____ EXCERPT TO READ
## Introduction

The previously discussed filter describes a general-purpose device that can fit in many applications but is not necessarily the optimal solution. This is where application-specific FIR structures come in. Therefore, this post aims to present some of the more popular filter structures used in specialized applications.

## Mean average

In many statistical applications, it is desirable to find the average of an input. We can do this with an FIR filter. If all of the coefficients are equal to ‘1’, the output will result in the sum of all values stored in the delay line. On the other hand, if all coefficients are equal to 1/N, where N is the number of filter taps, then the output equals the mean average of all values stored in the delay line. Since all coefficients are the same, we can rearrange the structure of the filter as such:

This is a surprisingly useful device as we can use it for low-pass filtering, noise reduction, statistical applications, etc. It acts as a low-pass filter whose response is determined by the number of filter taps . If the number of filter taps = 2k, where k is an arbitrary integer, then the coefficient(s) can be implemented as a bit-shifting operation.

There exists another version of the filter, called recursive moving averager – it reduces the number of operations to an addition, a subtraction, and a multiplication (see Figure 2). Notice the Recursive Mean Averager has N delay elements, whereas the non-recursive has N-1.

## Folded FIR filter

Very often, the FIR filter coefficients are symmetric around the middle value. This property can be exploited, thus reducing the multiplication operations by a factor of ~2 .

This is achieved by applying the mathematical identity property to the convolution algorithm, where:

y(n) = c(1)*x(n) + c(2)*x(n-1) + c(3)*x(n-2) + c(4)*x(n-3) + c(5)*x(n-4) \texttt{ where } c(1) = c(5) \texttt{ and } c(2 ) = c(4)

Equation 1: Convolution with 5 elements example

y(n) = c(1)*(x(n) + x(n-4)) + c(2)*(x(n-1) + x(n-3)) + c(3)*x(n-2)

Equation 2: Rearranged convolution example

If x is the input data and c is the coefficient set, then from Equation 2, it can be seen that before the multiplication, the respective elements from the delay line have to be summed (i.e., pre-added). Summing, however, can lead to overflow/underflow if the values are too high/low due to bit-growth. This can be avoided by dividing the input by 2 and multiplying the output by 2 .
________
▸ **TASK SET**:
(1) Using the passage on FIR filter structures, answer each question:
(a) What value must every coefficient take for the output to equal the mean average of the delay line?
(b) To which operations does the recursive moving averager reduce the work?
(c) How can overflow or underflow from pre-adding be avoided?
(2) Decide whether each statement agrees with the passage on FIR filter structures, and support each yes or no with a quotation from it:
(a) The recursive mean averager uses fewer delay elements than the non-recursive version.
(b) Symmetric coefficients allow the number of multiplications to be cut roughly in half.
(c) When every coefficient equals 1, the filter outputs the sum of the values in the delay line.
(3) Carry on the passage about FIR filter structures from its final sentence.
____ PROVIDED DATA
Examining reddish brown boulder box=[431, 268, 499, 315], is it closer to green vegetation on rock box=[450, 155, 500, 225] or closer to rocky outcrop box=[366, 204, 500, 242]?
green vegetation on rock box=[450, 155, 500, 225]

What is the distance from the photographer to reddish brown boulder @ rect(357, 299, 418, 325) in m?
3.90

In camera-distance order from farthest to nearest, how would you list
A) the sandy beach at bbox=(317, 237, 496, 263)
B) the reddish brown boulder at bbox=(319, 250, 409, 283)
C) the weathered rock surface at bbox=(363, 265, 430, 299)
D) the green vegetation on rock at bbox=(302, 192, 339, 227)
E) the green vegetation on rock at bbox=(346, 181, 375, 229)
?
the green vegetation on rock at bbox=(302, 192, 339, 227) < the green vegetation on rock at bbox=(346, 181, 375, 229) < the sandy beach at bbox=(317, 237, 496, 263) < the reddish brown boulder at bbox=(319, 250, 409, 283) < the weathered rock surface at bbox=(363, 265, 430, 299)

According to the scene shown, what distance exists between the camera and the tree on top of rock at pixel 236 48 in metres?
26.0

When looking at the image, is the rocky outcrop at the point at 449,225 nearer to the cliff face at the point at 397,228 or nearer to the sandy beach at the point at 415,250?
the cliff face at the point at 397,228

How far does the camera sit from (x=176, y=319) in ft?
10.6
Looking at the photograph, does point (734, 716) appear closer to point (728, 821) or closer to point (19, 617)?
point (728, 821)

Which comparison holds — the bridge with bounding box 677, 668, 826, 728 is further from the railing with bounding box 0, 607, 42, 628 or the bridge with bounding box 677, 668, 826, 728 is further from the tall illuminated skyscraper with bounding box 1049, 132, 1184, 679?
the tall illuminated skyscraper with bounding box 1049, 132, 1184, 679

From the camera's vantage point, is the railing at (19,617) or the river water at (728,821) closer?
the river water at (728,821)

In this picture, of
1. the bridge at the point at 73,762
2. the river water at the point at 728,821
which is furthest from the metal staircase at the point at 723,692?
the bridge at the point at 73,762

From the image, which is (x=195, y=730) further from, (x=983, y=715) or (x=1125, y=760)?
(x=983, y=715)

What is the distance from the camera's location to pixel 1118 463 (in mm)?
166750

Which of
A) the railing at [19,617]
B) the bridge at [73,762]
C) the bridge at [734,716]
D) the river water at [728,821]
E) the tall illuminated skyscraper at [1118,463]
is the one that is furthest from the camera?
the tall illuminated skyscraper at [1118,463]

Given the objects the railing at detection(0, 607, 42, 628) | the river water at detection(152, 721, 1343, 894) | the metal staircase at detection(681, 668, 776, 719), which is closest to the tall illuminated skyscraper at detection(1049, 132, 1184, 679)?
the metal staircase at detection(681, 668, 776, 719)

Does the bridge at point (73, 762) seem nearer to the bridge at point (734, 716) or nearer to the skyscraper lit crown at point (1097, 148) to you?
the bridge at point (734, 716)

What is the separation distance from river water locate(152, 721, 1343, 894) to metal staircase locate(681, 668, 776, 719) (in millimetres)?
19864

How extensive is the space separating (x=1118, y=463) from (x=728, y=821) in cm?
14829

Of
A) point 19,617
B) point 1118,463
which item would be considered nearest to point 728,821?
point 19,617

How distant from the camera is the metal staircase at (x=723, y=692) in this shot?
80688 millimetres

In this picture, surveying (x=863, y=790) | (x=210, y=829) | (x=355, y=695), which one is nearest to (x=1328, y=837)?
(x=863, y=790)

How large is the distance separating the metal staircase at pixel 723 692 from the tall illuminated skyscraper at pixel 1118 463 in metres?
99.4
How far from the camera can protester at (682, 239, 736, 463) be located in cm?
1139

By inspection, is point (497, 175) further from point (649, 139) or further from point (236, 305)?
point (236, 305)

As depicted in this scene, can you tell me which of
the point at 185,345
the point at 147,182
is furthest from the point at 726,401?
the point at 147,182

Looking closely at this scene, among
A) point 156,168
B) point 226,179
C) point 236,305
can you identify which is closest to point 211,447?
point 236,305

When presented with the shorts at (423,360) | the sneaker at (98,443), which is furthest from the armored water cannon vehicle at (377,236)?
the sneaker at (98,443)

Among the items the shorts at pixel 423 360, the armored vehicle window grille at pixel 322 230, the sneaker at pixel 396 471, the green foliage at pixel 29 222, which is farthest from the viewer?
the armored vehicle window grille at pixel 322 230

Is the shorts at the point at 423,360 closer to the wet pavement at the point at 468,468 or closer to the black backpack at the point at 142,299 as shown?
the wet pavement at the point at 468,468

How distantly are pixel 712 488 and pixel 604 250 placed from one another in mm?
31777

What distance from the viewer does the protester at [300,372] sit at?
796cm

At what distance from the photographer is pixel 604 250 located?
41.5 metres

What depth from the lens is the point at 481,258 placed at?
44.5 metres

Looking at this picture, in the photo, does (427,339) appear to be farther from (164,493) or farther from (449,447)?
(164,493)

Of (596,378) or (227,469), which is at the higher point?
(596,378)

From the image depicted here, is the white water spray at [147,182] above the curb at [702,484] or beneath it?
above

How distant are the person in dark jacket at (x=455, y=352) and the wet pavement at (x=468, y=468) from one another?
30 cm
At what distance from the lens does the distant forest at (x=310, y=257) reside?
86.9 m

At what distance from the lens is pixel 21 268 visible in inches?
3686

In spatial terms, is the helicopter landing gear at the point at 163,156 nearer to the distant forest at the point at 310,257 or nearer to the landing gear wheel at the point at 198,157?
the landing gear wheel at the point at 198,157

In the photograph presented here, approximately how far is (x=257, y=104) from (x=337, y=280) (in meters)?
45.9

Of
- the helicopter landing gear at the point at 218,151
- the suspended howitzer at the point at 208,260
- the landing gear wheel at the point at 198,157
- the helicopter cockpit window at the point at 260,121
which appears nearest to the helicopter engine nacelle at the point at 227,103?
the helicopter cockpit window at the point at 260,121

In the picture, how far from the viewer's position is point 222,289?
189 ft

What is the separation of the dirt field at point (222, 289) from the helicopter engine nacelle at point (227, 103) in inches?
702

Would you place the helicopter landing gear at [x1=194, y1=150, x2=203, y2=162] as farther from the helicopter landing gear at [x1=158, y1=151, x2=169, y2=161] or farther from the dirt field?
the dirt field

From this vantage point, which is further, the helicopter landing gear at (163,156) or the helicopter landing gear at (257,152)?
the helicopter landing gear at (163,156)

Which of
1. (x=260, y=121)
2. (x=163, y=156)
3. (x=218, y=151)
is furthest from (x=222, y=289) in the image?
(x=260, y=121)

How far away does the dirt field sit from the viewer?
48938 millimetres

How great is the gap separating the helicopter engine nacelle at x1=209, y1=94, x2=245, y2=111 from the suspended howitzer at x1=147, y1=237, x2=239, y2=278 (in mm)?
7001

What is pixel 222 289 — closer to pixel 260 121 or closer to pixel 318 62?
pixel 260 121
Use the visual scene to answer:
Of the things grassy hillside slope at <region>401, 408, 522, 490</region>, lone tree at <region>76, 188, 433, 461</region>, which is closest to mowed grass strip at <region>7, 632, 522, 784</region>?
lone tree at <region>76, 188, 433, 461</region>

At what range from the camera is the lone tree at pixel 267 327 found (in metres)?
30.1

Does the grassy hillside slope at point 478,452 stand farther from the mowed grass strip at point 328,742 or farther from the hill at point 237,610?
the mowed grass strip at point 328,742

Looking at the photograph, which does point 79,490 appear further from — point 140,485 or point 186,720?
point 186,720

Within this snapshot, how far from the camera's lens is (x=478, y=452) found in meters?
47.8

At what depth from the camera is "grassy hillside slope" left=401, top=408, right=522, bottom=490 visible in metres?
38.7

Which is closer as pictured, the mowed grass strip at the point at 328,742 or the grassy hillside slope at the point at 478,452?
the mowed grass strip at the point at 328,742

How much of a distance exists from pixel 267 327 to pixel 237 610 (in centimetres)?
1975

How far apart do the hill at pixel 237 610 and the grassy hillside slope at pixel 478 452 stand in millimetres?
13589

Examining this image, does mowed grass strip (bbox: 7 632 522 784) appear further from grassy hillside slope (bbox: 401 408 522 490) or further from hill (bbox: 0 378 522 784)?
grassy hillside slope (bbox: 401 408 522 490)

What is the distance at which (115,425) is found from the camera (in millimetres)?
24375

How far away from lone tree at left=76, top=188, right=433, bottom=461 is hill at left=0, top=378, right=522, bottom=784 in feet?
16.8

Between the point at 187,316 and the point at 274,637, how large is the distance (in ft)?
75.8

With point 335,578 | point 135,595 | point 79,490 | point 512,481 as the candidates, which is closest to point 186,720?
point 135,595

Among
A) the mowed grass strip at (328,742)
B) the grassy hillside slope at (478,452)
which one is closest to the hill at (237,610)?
________
▸ **OUTPUTS IN ORDER**:
(1)
(a) 1/N, where N is the number of filter taps.
(b) An addition, a subtraction, and a multiplication.
(c) By dividing the input by 2 and multiplying the output by 2.

(2)
(a) No: "Notice the Recursive Mean Averager has N delay elements, whereas the non-recursive has N-1."
(b) Yes: "This property can be exploited, thus reducing the multiplication operations by a factor of ~2"
(c) Yes: "If all of the coefficients are equal to ‘1’, the output will result in the sum of all values stored in the delay line."

(3)
Figure 4 presents a 9-tap folded FIR structure – notice that the amount of multiplications is reduced, whereas the amount of delay elements remains the same. Also, the structure differs for odd and even tap filters. Some arithmetic units like DSP48E1 (see Figure 5) have embedded pre-adders, thus further reducing the cost of the implementation.

## Half-band FIR (and other bands)

Another technique that exploits the filter coefficient properties is the half-band filter. It has been observed that many filter design methods produce filter coefficient sets containing a lot of zeros when the filter is low-pass or high-pass, and the cut-off frequency (Fc) is Fs/4.

Moreover, the zero-values coefficients tend to alternate with the non-zero valued coefficients (see Figure 6). This allows for reduction of the multiplication operations by removing all multiplications by 0.

A suggested Half-band FIR filter structure is shown in Figure 7, where there are only 6 multipliers instead of 11, and some of the delay elements are doubled. It is also important to mention that this filter structure can be used only with coefficient sets that have an odd amount of coefficients (even order).

The half-band idea can be expanded to other ratios of Fs-to-Fc. For example, having Fc = Fs/6 results in ~⅓ of the coefficients being zeros, and Fc = Fs/8 has ~¼ of the coefficient values being 0.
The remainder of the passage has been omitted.